* WHAT IS NEEDED
Your job is to give again, exactly and with no additions, the lines in the records below from the one with "Country House In Zamora / Javier de Antón" through the one with "Moto en chocolat dans un coffret en bois", both included. Omit the pictures.

* DATASET RECORDS

>>>

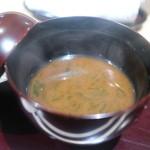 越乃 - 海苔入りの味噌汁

<<<
>>>

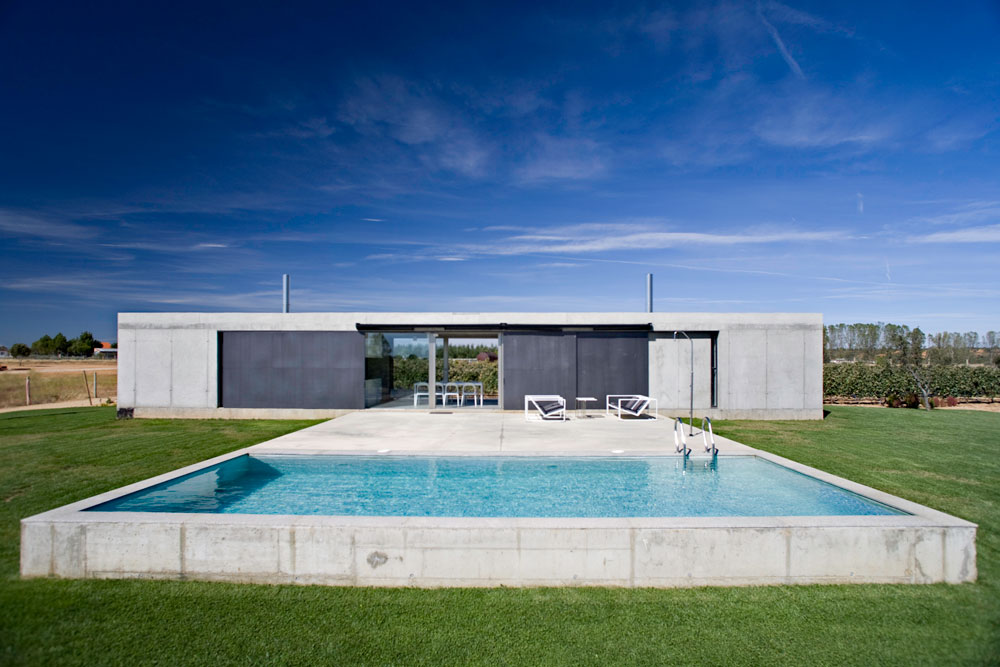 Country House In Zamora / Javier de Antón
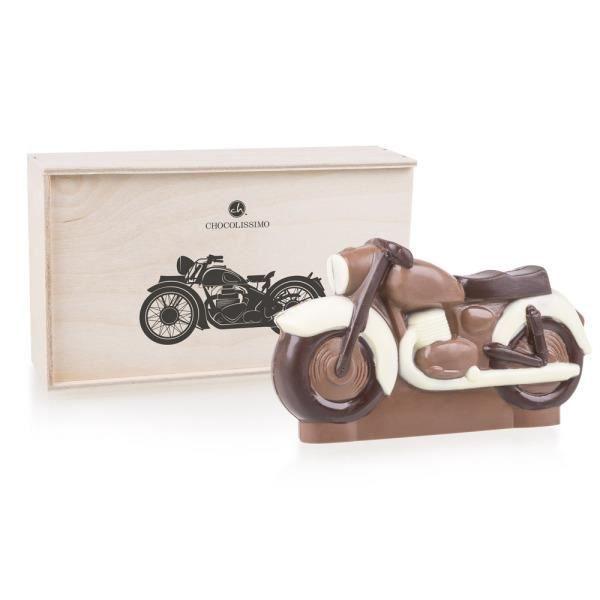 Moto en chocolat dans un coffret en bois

<<<

* SOLUTION BELOW
 Country House In Zamora / Javier de Antón
 Moto en chocolat dans un coffret en bois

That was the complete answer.